O desafio do amanhã: a retomada da reforma global do CPP
Por Fauzi Hassan Choukr
O Projeto de Lei (na íntegra aqui) oriundo do Senado da República[1] configura a única tentativa em 25 anos[2] de reformar por completo o Código de Processo Penal e a primeira com esse perfil desde a reconstitucionalização de 1988, com o desafio de também compatibilizá-lo com os compromissos internacionais assumidos pelo Brasil, notadamente a Convenção Americana de Direitos do Homem.
Trata-se de tarefa de inegável ineditismo republicano, pois desde 1891 o país não conheceu um Código de Processo Penal unificado como expressão da atividade parlamentar, sendo que o que se encontra em vigor é um decreto-lei nascido no auge da ditadura civil da era Vargas que não passou pelo crivo do jogo democrático.
Desta forma, o Brasil se coloca tardiamente na rota das reformas globais empreendidas pela imensa maioria dos países latino-americanos[3] que reconstruíram suas bases politico-jurídicas no estado de direito[4], bem como em relação a alguns países paradigmáticos para a cultura processual brasileira, como Itália e Portugal.
Tais países, diferentemente da realidade brasileira, com maior ou menor velocidade, adaptaram por completo sua estrutura processual às bases constitucionais condizentes com a reforma política, assim como com os textos internacionais diretamente aplicáveis ao tema[5] e buscaram dar, assim, vida prática – e não meramente retórica – à clássica concepção de ser o processo penal ‘o’ ‘sismógrafo da constituição’[6].
O desafio brasileiro é político e técnico-jurídico em meio a uma crise histórica que afeta diretamente pelo menos dois dos três poderes da República e não raras vezes respinga também no terceiro, o Judiciário que no presente momento se vê acossado por críticas a julgamentos que tocam em pontos sensíveis da estrutura constitucional do processo penal.
O desafio técnico é decorrente da baixa densidade de discussões das estruturas fundamentais do processo penal e como operacionaliza-las num ambiente democrático.
Há o sentido risco de tornar-se o espaço da reforma num embate classista em que o fino equilíbrio que deve existir entre todos os objetivos legítimos tutelados pela jurisdição penal (respeito aos direitos fundamentais de suspeitos, acusados, vítimas, testemunhas) sucumba a interesses menores de instituições ou mesmo pessoas.
Mas, é o preço a se pagar na democracia.
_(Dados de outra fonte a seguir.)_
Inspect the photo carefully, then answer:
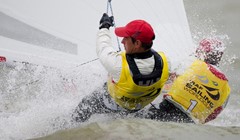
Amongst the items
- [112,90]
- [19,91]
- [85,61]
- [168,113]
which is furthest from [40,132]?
[85,61]

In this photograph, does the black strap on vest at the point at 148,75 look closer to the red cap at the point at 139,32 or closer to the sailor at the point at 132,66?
the sailor at the point at 132,66

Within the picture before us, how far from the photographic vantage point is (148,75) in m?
1.87

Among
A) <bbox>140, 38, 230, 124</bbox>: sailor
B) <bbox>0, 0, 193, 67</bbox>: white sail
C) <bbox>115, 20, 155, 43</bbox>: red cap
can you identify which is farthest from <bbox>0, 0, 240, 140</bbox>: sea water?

Não há “momentos melhores” que devam ser aguardados para que a reforma deslanche. Esses momentos precisam ser construídos e nunca se atingirá o ponto de maturação ideal, donde os argumentos de paralisia da marcha iniciada tendem a ser pouco produtivos.
O momento é, pois, de engajamento intelectual e político. Cabe mais que nunca lembrar a poesia
“Só quero saber do que pode dar certo
Não tenho tempo a perder”
(Fito Páez)
NOTAS
[1] Criada na forma do Requerimento nº 227, de 2008, aditado pelos Requerimentos nº (s) 751 e 794, de 2008, e pelos Atos do Presidente nº (s) 11, 17 e 18, de 2008.
[2] para uma ampla visão das tentativas de reforma do CPP em termos parciais e globais, veja-se PASSOS, Edilenice . “Código De Processo Penal: notícia histórica sobre as comissões anteriores”. Senado Federal – Secretaria de Informação e Documentação; Brasília, 2008.
[3] Para uma ampla visão do cenário reformista na America Latina, consulte-se AMBOS, Kai; CHOUKR, Fauzi Hassan. A reforma do processo penal no Brasil e na América Latina. São Paulo: Editora Método, 2001.
[4] Para uma análise crítica dos projetos reformistas, inclusive quanto à importância nesse processo dos integrantes das carreiras jurídicas, bem como a crítica à posição brasileira, consulte-se LANGER, Máximo. Revolución en el Proceso Penal latinoamericano: difusión de ideas legales desde la periferia”. Comparative Law, v. 55, p. 617, 2007.
[5] Maier, Julio B. J. e Struensee, Eberhard, Las Reformas Procesales Penales en América Latina, Buenos Aires: Ad-Hoc, 2000, p. 17.
[6] Expressão construída no direito comparado (ROXIN, Claus. Derecho Procesal Penal. Buenos Aires: Editores Del Puerto, 2003, p.10, entre outros) e que recorrentemente surge em determinados segmentos da doutrina nacional ganhando, contemporaneamente, espaço na jurisprudência do STF.